Tomorrow, the health ministers should:

  1. Immediately add disposable vapes to the Prohibited Import Scheme (PIS). This is significantly more urgent from a public health perspective than attempting to close down the Personal  Import Scheme for Nicotine Vaping Products (NVPs). This could be achieved very quickly with the stroke of a pen and will cause zero political ructions.
  2. Harmonise large, significant national increases in fines for commercial quantity importing, wholesaling and retailing of NVPs across all states and territories. These fines and confiscations should be big enough to give serious pause to anyone assuming that their illegal trade can go on, with rare busts costing a fraction of the the profits being earned.
  3. Cooling agents should be also be immediately added to the exclusion list in the Therapeutic Goods Administration’s TGO 110 (also achievable with a stroke of a pen). These are being used to facilitate vapers inhaling large, highly  nicotine doses
  4. Closing the Personal Import Scheme (PIS) will be a longer game and careful thought should be given to how encouraging the TGA/APHRA/HCCC to focus on telehealth prescription “factories” which are churning out prescriptions often without any acceptable doctor-patient interaction. This could significantly curtail abuse of the PIS by non-legitimate users.

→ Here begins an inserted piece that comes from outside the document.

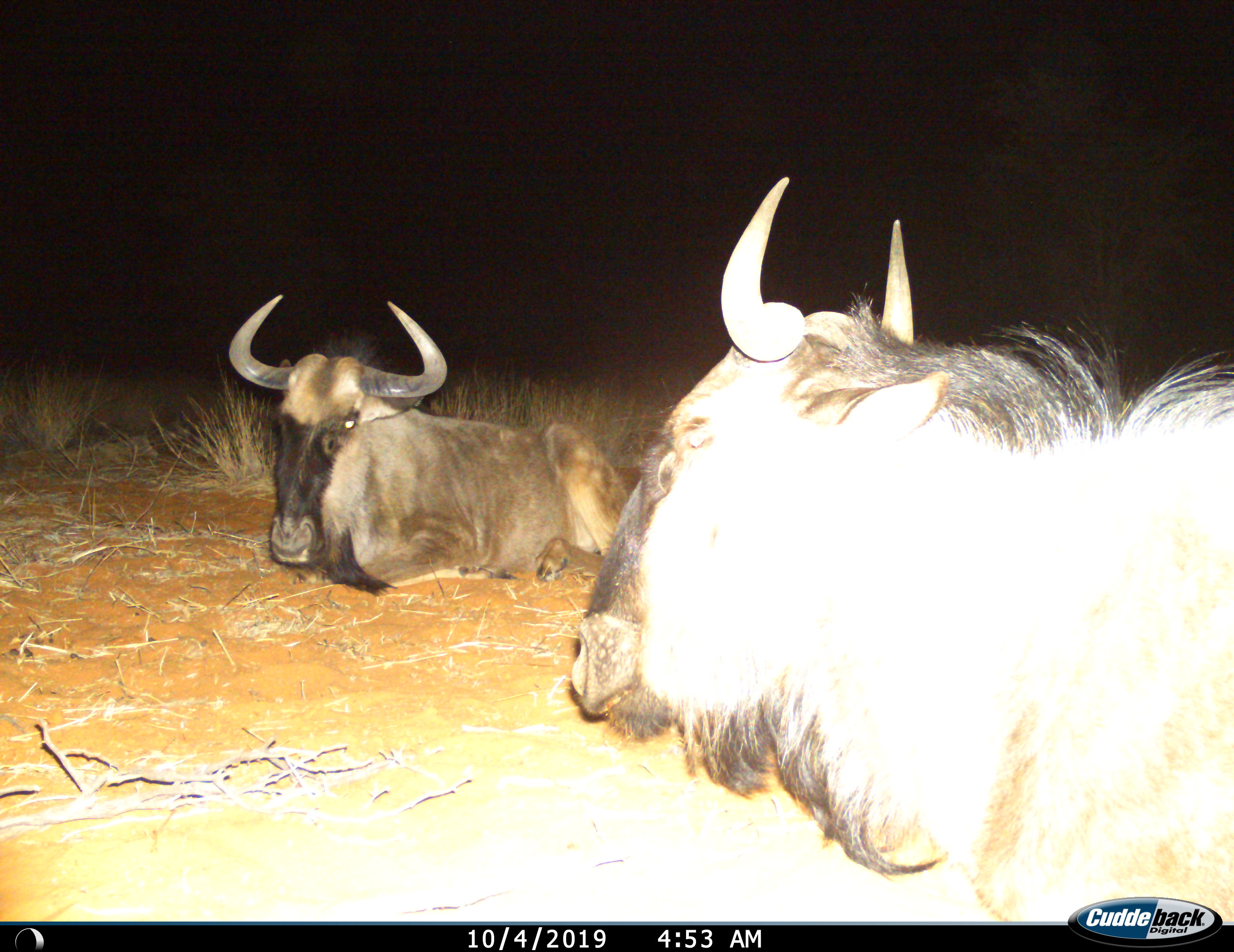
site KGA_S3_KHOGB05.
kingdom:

Prescription access via pharmacies selling pharmaceutical grade products can supply adult smokers wanting to switch. Advocates of continuing the open slather access that is now occurring claim Hunt’s prescription access is “prohibition”. By that very silly argument antibiotics, the pill and every other prescribed drug are prohibited too.

Health Minister Mark Butler should seize his first Nicola Roxon moment, and reintroduce the personal import ban. Roxon was lauded internationally for plain packs and Butler can lead the world with workable prescription access not gutted by leaving the front door open to rampant illegal nicotine vape retailing that is addicting a new generation of kids to nicotine who had never smoked.